## Your tasks
A. Rewrite the book review from "One example, which" up to and including "whet your appetite.", using "passage" in place of "excerpt".
B. Write what comes next in the review of the Boeing history book, picking up after its final sentence.

OK, I'll bite.  Here's a review of "Legend and Legacy" which I wrote for
rec.aviation in mid-September:

  From: geoff@peck.com (Geoff Peck)
  Subject: Book Review: Legend and Legacy
  Message-ID: <1992Sep20.180822.7903@peck.com>
  Date: Sun, 20 Sep 1992 18:08:22 GMT

I just finished the book "Legend and Legacy: The Story of Boeing and Its 
People" by Robert J. Serling (St. Martins Press, New York, 1992).  It's 
an incredibly well-written corporate biography of Boeing at its seventy-
fifth anniversary, and is superb reading for Boeing fans, aviation fans, 
and those interested in corporate management, philosophy, and 
development.  Besides, the book is chock-full of reliably-documented 
anecdotes, incredibly funny deeds, and priceless one-line quotes from a 
huge variety of Boeing folks.

One example, which seems to come up on the net with some regularity, is 
the question of the Famous 707 Barrel Roll.  I've included as an 
attachment below a slightly generous excerpt from the book which
describes this famous incident to whet your appetite.

## Items
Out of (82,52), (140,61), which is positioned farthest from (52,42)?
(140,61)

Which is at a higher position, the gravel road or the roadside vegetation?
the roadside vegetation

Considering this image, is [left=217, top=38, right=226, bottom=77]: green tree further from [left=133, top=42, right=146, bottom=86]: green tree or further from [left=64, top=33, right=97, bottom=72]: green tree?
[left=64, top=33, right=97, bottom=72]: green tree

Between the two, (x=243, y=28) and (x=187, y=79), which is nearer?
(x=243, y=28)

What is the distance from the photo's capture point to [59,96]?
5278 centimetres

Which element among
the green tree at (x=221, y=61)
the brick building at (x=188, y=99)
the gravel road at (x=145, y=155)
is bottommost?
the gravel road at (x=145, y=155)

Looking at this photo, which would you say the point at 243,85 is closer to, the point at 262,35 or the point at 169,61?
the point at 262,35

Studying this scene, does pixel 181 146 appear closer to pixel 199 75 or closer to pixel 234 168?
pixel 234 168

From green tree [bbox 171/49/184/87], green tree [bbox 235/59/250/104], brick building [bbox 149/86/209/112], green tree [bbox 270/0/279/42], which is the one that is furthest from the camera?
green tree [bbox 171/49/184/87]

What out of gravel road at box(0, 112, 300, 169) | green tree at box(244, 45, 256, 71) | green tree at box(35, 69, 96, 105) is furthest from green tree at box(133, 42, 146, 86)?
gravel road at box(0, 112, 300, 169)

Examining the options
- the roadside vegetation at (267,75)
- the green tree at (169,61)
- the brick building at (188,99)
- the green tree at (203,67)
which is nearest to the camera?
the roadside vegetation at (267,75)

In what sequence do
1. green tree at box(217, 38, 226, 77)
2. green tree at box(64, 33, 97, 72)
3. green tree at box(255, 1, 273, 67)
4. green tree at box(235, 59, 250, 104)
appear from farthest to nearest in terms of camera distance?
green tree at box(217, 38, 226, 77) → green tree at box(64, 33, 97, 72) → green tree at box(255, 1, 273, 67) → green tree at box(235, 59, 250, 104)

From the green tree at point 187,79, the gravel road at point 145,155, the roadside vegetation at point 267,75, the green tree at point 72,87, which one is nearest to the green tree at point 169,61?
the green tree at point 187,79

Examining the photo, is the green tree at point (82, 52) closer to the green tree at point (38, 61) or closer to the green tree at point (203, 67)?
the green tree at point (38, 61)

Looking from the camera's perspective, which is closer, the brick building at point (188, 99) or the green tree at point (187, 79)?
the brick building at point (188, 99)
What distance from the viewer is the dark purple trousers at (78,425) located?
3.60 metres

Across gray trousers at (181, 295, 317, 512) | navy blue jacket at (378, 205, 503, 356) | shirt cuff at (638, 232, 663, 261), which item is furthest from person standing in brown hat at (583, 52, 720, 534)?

## Answers in order
A.
One example, which seems to come up on the net with some regularity, is 
the question of the Famous 707 Barrel Roll.  I've included as an 
attachment below a slightly generous passage from the book which
describes this famous incident to whet your appetite.

B.
The book, of course, details many of the projects that the immensely 
complex and diverse organization has worked on -- from commercial 
aircraft to cruise missiles to the lunar roving module to military 
aircraft to bedroom furniture (no, I'm not kidding) to the never-
produced passenger SST to helicopters and light rail vehicles to 
completely overhauling NASA's project management structure.  The variety 
of projects, and the number of innovative experiments, will truly boggle 
one's mind.  I was most impressed by the personal and corporate 
integrity of the people who are Boeing -- this book really almost 
justifies the well-worn phrase "if it doesn't say Boeing, I'm not 
going."

A minor word of caution on this book -- once you start reading it, you'll
find it incredibly hard to put down, much like a Robert Ludlum novel.  You
may find yourself staying up all night trying to finish its generous
460-plus pages in one sitting.  You're also likely to exclaim, after
reading a particularly favorite chapter (I only had about 10 or 12 such
chapters) "goodness -- that was much too short -- there should be a whole
_book_ on this subject!"

The book, as one might expect, does see Boeing through the rose-colored
glasses of memory.  It's well-researched -- Serling spent quite a bit
of time interviewing Boeing employees and searching company documents.
But one doesn't read this kind of book expecting a critical exposee of
mis-deeds ... nor would one really expect much of that in a corporate
biography of a company as principled as Boeing.

Now, what might be the ideal reading environment for Legend and Legacy?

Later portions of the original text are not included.